There’s a move towards funding community health centres through the government’s primary care networks “of providers and clinicians who come together to plan for and deliver all of the primary care needs of a community.”
But that doesn’t allow for services outside of primary care that many centres provide, such as addressing food security or housing.
As many as six ministries have programs that could run through community health centres, but delivering those services is done in an unco-ordinated way, she said. Funding needs to be integrated, she added, with different government ministries collaborating to support the variety of services the centres offer.
“They all struggle because there is no global funding model,” St. John said, adding that centres end up cobbling together funding from various sources, including community fundraising and contracts based on particular community needs.
The government has yet to deliver fully on its 2017 election promise, she said.
And yet St. John said she’s hopeful about what she’s been hearing from Dix and health officials recently. “We’re moving in a good direction,” she said. “We’ve been involved in a lot of good conversations with the ministry, which we appreciate.”
Dix says he’s still a fan of the model. A significant number of community health centres have been created since the government came to office, including some that are Indigenous-led and the foundation is in place to quickly create more.

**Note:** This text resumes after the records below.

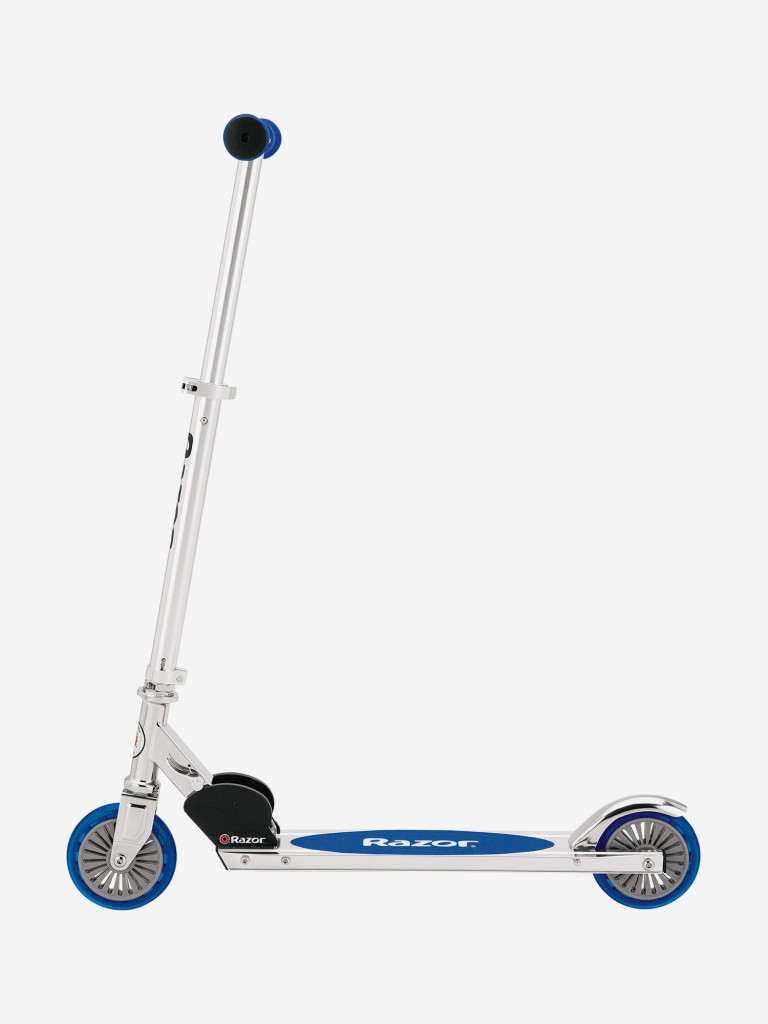 Самокат для детей и подростков Razor A125 German Standart - синий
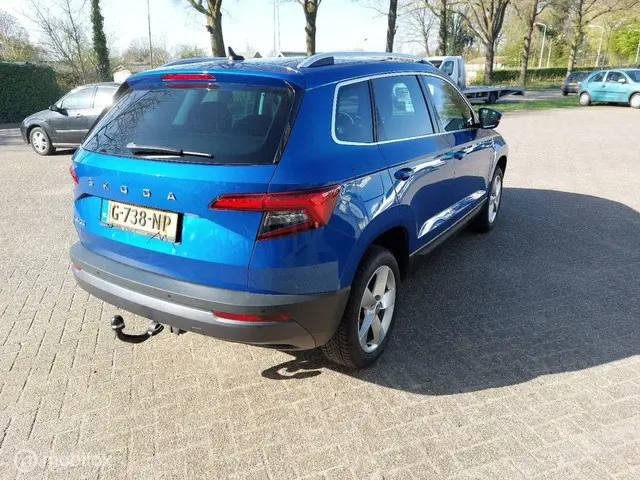 Škoda Karoq 2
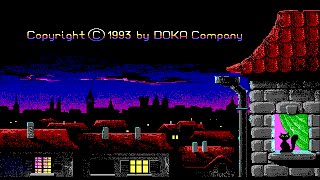 Alexey Silaev & DOKA Company - Russian DOS games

“My view is we’re going to have numbers such as 20 well in the rear view very soon,” Dix said in a late March interview. “That number will grow significantly in the next period. The reason I think it will grow significantly is that the profound change that I was talking about for at least a decade prior to the 2017 election in [the] fee-for-service model that we’ve now undertaken.”
Last October the government reached an agreement with the Doctors of BC that included payment for the number of hours a physician works and for how many patients they are caring for, including amounts that vary depending on how complex the patients’ needs are.
Previously about 80 per cent of primary care in B.C. was paid for through a fee-for-service model where doctors are paid a flat rate for each service they provide, regardless of how long it takes.
“The new model to pay doctors supports community health centres,” Dix said. “I expect that model to become more and more the prevalent model in B.C. health care and the system will be the better for it.”
The government has also been providing consistent financial support for community health centres since 2017 along with support for the BCACHC umbrella group, he said. It has introduced primary care networks and is building out team-based care in a way that benefits community health centres, he added.
“All of this is transformational for the primary care system and it’s going to lead to more and more community health centres,” Dix said. “That’s an intended consequence of the strategy.”
At the same time, he said, there’s only so much he and the government can do. “Community health centres have to come from the community,” he said. “When I hear about them, I support them.”
Dix gave a similar answer at a March 16 event, stressing that he and the ministry need to listen to what communities want. “A community health centre is developed in the community,” he said. “Why is there one in Renfrew-Collingwood? Because the community made a proposal approved by the Ministry of Health, and it’s going ahead. Why did Lu’ma start? For the same reason.”
When Mary Chudley was told about Dix’s comment that he can’t create the proposals for community health centres himself, she had a ready answer.
“I’ll do it,” she said. “Tell him that.”